The guide that the HL-C ships which tells you what these four focal icons mean in meters but you are better off just guessing based on the icons. This is because you really can’t see a damn thing through the HL-C. Even in decent mid-day light it is hard to detect the subjects in the frame. That is really my only complaint with this cheap little beauty; composition is a bitch. I imagine that this is a legacy of the medium format camera from whence the original lens design came. On the original Holga (a light-leaking, all plastic, Chinese made, mass-market camera) you composed through a view finder where the image did not pas through the lens, much like a rangefinder-style set up. In that configuration, it really isn’t important wether the view though the lens is clear because it just passes light straight to the film.
The HL-C, by design, is a guessing game. And though the manufacturer states that the effective f-stop is f/8, it sure seems lower to me. The shot here was at ISO 1600 to give you an idea of just how little might actually get through. It should almost go without saying that there is no auto focus confirmation with the HL-C. Many manual lenses have a chip that allows the camera’s AF system to determine if your imagine is in focus, but not so with the HL-C. I doubt that Canon’s AF system would work even if their was a chip because of how little light get through, but that is just speculation.
The lead shot on this post is the same image, tweaked in Aperture for color separation, exposure compensation and some highlight recovery.

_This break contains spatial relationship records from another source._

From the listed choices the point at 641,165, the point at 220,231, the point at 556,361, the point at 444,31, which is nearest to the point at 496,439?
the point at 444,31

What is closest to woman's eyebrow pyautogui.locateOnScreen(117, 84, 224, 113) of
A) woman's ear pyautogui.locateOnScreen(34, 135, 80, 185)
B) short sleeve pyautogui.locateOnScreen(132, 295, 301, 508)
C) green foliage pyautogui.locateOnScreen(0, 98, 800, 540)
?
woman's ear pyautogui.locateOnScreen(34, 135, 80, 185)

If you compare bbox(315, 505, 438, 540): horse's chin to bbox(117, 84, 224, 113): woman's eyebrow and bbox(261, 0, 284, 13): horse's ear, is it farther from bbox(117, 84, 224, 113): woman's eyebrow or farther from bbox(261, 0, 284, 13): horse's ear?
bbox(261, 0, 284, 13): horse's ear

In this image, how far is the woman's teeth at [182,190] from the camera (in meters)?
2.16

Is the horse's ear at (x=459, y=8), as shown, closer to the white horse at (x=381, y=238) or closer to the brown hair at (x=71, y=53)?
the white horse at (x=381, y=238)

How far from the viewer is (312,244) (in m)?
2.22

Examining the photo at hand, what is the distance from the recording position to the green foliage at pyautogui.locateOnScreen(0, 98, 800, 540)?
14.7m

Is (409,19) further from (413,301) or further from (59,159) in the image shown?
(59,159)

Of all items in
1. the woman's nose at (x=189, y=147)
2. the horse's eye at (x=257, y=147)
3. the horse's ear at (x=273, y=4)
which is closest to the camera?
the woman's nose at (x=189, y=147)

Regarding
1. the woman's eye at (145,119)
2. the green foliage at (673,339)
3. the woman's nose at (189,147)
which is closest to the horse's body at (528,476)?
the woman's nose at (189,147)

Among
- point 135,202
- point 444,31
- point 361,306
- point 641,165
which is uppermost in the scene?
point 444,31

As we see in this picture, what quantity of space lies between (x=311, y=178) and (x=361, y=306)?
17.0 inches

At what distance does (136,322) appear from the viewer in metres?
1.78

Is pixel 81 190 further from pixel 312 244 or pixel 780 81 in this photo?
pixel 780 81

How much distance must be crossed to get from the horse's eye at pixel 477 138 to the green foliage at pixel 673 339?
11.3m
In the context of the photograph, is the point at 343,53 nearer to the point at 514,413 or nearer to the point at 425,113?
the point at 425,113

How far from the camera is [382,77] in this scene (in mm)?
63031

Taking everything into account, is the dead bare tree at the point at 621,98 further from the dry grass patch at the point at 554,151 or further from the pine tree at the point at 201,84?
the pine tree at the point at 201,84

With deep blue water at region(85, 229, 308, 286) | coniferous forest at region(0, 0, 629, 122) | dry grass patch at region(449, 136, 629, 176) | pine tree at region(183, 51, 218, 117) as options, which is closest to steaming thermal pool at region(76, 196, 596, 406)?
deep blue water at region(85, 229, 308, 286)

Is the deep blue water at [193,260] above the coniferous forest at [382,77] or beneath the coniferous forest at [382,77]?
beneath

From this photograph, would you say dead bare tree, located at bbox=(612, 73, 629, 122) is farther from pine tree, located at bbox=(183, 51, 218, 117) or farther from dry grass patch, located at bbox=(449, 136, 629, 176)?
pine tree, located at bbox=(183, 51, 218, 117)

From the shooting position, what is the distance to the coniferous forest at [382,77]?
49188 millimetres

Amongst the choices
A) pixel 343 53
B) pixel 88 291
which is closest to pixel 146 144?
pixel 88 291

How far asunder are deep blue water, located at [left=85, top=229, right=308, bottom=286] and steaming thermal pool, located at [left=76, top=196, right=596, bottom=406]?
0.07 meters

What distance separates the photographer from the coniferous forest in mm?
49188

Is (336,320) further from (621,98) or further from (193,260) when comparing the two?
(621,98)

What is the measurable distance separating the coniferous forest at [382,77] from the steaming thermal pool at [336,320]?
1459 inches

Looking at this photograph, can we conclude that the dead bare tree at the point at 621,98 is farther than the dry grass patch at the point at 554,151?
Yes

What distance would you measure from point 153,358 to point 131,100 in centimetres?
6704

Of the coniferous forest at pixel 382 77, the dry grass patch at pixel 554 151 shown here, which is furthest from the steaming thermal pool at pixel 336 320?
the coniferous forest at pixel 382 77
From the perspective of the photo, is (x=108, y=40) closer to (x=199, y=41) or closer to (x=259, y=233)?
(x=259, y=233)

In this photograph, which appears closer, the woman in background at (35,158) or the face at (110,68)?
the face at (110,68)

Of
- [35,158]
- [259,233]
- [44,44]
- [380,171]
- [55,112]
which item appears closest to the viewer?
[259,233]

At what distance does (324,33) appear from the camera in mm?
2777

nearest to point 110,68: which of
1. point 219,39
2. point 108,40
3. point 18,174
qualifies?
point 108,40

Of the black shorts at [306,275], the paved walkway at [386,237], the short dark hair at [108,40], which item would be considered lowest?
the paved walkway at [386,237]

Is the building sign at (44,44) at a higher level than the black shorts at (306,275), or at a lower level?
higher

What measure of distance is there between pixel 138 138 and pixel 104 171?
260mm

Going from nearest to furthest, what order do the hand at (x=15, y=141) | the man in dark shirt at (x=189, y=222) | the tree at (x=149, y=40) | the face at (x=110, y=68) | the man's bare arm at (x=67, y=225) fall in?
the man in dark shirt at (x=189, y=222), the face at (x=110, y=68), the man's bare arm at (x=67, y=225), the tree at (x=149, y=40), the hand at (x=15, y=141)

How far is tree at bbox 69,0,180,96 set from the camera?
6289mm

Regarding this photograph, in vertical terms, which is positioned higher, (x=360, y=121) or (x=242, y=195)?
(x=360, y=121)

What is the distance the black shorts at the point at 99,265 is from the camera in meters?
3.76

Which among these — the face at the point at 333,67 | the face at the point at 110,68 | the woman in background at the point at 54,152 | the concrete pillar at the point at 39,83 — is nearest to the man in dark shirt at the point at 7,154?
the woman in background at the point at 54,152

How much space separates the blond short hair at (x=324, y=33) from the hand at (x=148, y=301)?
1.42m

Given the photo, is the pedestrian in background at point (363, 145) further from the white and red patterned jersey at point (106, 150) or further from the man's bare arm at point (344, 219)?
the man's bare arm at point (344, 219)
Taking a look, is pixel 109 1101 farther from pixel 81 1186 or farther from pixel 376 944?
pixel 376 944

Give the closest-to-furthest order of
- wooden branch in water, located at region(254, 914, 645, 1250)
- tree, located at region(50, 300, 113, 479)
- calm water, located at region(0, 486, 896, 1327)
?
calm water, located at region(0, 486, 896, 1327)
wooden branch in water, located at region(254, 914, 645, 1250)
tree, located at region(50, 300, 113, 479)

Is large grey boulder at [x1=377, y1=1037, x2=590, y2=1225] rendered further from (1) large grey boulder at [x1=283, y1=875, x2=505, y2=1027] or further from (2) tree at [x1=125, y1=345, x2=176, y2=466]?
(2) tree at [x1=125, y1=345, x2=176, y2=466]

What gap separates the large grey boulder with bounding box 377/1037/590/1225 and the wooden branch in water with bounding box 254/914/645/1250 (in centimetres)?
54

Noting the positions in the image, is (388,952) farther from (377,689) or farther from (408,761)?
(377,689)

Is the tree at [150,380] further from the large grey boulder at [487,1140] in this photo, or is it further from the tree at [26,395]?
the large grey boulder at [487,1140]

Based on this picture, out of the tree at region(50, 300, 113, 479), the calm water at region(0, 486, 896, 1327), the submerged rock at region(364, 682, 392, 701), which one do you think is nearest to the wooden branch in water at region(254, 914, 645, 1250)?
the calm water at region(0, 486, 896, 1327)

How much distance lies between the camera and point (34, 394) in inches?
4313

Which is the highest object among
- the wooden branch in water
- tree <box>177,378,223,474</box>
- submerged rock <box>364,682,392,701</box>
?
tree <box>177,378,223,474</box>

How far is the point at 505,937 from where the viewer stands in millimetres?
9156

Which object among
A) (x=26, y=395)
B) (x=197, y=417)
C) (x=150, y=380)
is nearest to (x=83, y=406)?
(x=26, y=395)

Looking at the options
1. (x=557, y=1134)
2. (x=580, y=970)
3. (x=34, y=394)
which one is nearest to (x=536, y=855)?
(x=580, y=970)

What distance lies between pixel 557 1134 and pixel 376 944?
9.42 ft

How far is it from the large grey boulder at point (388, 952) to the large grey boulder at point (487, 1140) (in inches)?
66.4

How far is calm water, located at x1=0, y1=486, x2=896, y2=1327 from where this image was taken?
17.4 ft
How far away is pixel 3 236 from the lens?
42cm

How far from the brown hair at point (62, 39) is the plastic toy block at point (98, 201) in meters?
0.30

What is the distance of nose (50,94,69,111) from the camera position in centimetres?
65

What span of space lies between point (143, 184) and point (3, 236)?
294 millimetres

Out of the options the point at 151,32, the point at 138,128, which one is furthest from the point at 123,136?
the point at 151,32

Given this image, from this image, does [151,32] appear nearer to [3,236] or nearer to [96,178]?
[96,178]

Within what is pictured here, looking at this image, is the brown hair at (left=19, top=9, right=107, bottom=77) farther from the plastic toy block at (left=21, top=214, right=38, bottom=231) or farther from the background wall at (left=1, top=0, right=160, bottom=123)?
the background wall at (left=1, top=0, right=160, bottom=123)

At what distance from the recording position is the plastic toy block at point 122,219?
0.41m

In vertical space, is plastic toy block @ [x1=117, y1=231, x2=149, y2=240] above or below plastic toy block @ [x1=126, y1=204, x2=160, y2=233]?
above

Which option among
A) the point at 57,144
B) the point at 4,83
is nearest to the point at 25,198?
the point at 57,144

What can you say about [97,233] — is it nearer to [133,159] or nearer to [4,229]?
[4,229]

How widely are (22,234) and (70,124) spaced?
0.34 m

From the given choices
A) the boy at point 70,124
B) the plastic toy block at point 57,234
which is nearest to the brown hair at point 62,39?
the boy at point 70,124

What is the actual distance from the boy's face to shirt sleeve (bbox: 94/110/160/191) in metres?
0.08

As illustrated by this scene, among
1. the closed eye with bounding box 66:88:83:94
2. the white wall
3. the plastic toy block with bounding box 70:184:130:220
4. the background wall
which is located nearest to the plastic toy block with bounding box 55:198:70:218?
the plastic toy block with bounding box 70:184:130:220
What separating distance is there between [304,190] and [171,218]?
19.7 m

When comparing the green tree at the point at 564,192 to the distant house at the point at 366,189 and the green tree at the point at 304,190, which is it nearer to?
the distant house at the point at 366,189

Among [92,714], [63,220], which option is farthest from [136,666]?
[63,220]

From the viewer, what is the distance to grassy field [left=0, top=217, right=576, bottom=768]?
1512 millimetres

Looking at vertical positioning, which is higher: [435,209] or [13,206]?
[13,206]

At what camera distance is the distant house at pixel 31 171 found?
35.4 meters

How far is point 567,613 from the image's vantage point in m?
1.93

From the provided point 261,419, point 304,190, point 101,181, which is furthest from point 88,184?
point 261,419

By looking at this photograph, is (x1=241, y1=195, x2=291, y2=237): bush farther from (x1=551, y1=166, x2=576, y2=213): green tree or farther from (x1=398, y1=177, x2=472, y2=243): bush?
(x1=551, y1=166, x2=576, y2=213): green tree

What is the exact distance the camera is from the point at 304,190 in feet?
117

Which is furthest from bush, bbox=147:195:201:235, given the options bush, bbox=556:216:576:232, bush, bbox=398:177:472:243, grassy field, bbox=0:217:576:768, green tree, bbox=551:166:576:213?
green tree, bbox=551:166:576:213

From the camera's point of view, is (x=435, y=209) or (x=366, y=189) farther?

I then played with it in Nik’s Color Efex Pro 4 to give it more of a film look and restore some of the original vignette which had gone sort o green. Then I passed it through Dfine 2 to remove some of the noise the had popped up.
Just for fun, I played with the original shot in Nik’s Snapseed for Mac desktops. Snapseed is a life saver on iOS devices but it is nice to have it on my main computer just for ease of editing. I also wanted to see the differences between Snapseed and the more expensive and complex Color Efex Pro 4. But, that is probably a subject for another post. I’ll say briefly that the desktop version of Snapssed is as good as the iOS version but has the same limitations inherent in a simple piece of post-processing software. I also included a zoomed crop of part of the image just to demonstrate the resolution of the lens.
In conclusion, the HL-C is pretty much what you would expect. It heavily vignettes your shots, produces soft photos and renders colors very palely and skews purplish. However, for $26 bucks you can’t really go wrong. I don’t know of any cheaper lens out there. And, if you appreciate a certain low-fi appearance to your images and want to accomplish some this before you start manipulating your shots then the HL-C is a good option. Plus, it has a certain smoothness that you lose when trying to get an aged effect on crisp original photos.
Overall, the price point makes this lens a good option for just about anyone but it is tough to work with so be prepared for some frustration. If you’re an odd lens fetishist (read, hoarder) then go for it. But, pristine snappy pictures will not be produced by the HL-C.